Goal of the exercise:
Arrange every line of the items below as a single numbered list, omitting blank lines.
-- start of Entries --
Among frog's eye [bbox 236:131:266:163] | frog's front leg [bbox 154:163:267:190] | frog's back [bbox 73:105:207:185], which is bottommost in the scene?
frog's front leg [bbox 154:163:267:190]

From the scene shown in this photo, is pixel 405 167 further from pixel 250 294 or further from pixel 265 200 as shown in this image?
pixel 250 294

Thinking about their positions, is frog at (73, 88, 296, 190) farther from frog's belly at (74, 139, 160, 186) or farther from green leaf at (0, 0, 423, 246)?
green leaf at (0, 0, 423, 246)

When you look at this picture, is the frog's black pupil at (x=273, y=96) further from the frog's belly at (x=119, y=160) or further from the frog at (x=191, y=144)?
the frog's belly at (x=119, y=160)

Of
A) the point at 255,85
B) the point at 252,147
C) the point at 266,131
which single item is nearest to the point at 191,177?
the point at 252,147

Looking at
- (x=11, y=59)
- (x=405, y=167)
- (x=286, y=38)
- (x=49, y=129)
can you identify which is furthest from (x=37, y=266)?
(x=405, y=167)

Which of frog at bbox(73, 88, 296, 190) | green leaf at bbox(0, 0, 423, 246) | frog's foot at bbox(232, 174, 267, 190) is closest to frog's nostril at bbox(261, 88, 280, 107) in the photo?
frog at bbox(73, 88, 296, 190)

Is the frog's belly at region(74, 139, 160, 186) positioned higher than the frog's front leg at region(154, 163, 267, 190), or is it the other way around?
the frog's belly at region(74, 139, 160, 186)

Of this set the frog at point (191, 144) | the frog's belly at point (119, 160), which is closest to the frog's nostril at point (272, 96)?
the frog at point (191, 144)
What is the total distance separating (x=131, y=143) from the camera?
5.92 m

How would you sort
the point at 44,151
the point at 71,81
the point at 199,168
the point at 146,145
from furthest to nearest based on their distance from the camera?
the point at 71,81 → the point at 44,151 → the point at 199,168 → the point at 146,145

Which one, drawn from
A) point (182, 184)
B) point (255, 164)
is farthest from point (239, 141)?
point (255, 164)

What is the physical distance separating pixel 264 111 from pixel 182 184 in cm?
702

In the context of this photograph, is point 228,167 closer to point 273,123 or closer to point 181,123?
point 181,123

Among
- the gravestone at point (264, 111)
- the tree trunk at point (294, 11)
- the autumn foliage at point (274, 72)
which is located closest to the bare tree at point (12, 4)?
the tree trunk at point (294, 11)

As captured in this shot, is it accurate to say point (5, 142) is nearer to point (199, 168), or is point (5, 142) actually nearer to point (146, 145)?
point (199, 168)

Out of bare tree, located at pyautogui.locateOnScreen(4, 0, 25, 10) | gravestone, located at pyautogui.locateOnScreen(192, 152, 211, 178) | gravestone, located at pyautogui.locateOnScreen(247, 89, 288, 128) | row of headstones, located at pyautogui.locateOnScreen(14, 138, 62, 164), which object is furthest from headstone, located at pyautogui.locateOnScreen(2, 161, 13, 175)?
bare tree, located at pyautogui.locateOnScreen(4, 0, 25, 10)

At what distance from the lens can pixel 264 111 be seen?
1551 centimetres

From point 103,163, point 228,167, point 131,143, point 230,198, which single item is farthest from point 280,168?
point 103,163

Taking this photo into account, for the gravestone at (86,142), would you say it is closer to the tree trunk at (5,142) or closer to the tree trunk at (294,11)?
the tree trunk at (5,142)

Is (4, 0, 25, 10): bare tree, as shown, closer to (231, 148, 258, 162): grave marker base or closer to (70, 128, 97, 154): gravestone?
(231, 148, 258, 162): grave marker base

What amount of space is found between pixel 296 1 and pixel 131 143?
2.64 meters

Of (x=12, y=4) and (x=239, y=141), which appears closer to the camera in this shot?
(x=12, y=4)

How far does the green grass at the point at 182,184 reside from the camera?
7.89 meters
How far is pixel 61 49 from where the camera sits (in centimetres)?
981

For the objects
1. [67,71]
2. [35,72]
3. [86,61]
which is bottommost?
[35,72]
-- end of Entries --
Exercise result:
1. Among frog's eye [bbox 236:131:266:163] | frog's front leg [bbox 154:163:267:190] | frog's back [bbox 73:105:207:185], which is bottommost in the scene?
2. frog's front leg [bbox 154:163:267:190]
3. From the scene shown in this photo, is pixel 405 167 further from pixel 250 294 or further from pixel 265 200 as shown in this image?
4. pixel 250 294
5. Thinking about their positions, is frog at (73, 88, 296, 190) farther from frog's belly at (74, 139, 160, 186) or farther from green leaf at (0, 0, 423, 246)?
6. green leaf at (0, 0, 423, 246)
7. When you look at this picture, is the frog's black pupil at (x=273, y=96) further from the frog's belly at (x=119, y=160) or further from the frog at (x=191, y=144)?
8. the frog's belly at (x=119, y=160)
9. Of
10. A) the point at 255,85
11. B) the point at 252,147
12. C) the point at 266,131
13. which single item is nearest to the point at 191,177?
14. the point at 252,147
15. Looking at
16. - (x=11, y=59)
17. - (x=405, y=167)
18. - (x=286, y=38)
19. - (x=49, y=129)
20. can you identify which is furthest from (x=37, y=266)?
21. (x=405, y=167)
22. Which of frog at bbox(73, 88, 296, 190) | green leaf at bbox(0, 0, 423, 246) | frog's foot at bbox(232, 174, 267, 190) is closest to frog's nostril at bbox(261, 88, 280, 107) in the photo?
23. frog at bbox(73, 88, 296, 190)
24. Is the frog's belly at region(74, 139, 160, 186) positioned higher than the frog's front leg at region(154, 163, 267, 190), or is it the other way around?
25. the frog's belly at region(74, 139, 160, 186)
26. Of this set the frog at point (191, 144) | the frog's belly at point (119, 160), which is closest to the frog's nostril at point (272, 96)?
27. the frog at point (191, 144)
28. What is the total distance separating (x=131, y=143) from the camera?
29. 5.92 m
30. How would you sort
31. the point at 44,151
32. the point at 71,81
33. the point at 199,168
34. the point at 146,145
35. from furthest to nearest based on their distance from the camera?
36. the point at 71,81 → the point at 44,151 → the point at 199,168 → the point at 146,145
37. Which one, drawn from
38. A) point (182, 184)
39. B) point (255, 164)
40. is farthest from point (239, 141)?
41. point (255, 164)
42. What is the physical distance separating pixel 264 111 from pixel 182 184 in cm?
43. 702
44. In the context of this photograph, is point 228,167 closer to point 273,123 or closer to point 181,123?
45. point 181,123
46. Among
47. - the gravestone at point (264, 111)
48. - the tree trunk at point (294, 11)
49. - the autumn foliage at point (274, 72)
50. which is located closest to the bare tree at point (12, 4)?
51. the tree trunk at point (294, 11)
52. As captured in this shot, is it accurate to say point (5, 142) is nearer to point (199, 168), or is point (5, 142) actually nearer to point (146, 145)?
53. point (199, 168)
54. Out of bare tree, located at pyautogui.locateOnScreen(4, 0, 25, 10) | gravestone, located at pyautogui.locateOnScreen(192, 152, 211, 178) | gravestone, located at pyautogui.locateOnScreen(247, 89, 288, 128) | row of headstones, located at pyautogui.locateOnScreen(14, 138, 62, 164), which object is furthest from headstone, located at pyautogui.locateOnScreen(2, 161, 13, 175)?
55. bare tree, located at pyautogui.locateOnScreen(4, 0, 25, 10)
56. At what distance from the lens can pixel 264 111 be seen?
57. 1551 centimetres
58. From point 103,163, point 228,167, point 131,143, point 230,198, which single item is farthest from point 280,168?
59. point 103,163
60. Taking this photo into account, for the gravestone at (86,142), would you say it is closer to the tree trunk at (5,142) or closer to the tree trunk at (294,11)?
61. the tree trunk at (5,142)
62. Is (4, 0, 25, 10): bare tree, as shown, closer to (231, 148, 258, 162): grave marker base or closer to (70, 128, 97, 154): gravestone?
63. (231, 148, 258, 162): grave marker base
64. What amount of space is found between pixel 296 1 and pixel 131 143?
65. 2.64 meters
66. Of (x=12, y=4) and (x=239, y=141), which appears closer to the camera in this shot?
67. (x=12, y=4)
68. How far does the green grass at the point at 182,184 reside from the camera?
69. 7.89 meters
70. How far is pixel 61 49 from where the camera sits (in centimetres)?
71. 981
72. For the objects
73. 1. [67,71]
74. 2. [35,72]
75. 3. [86,61]
76. which is bottommost?
77. [35,72]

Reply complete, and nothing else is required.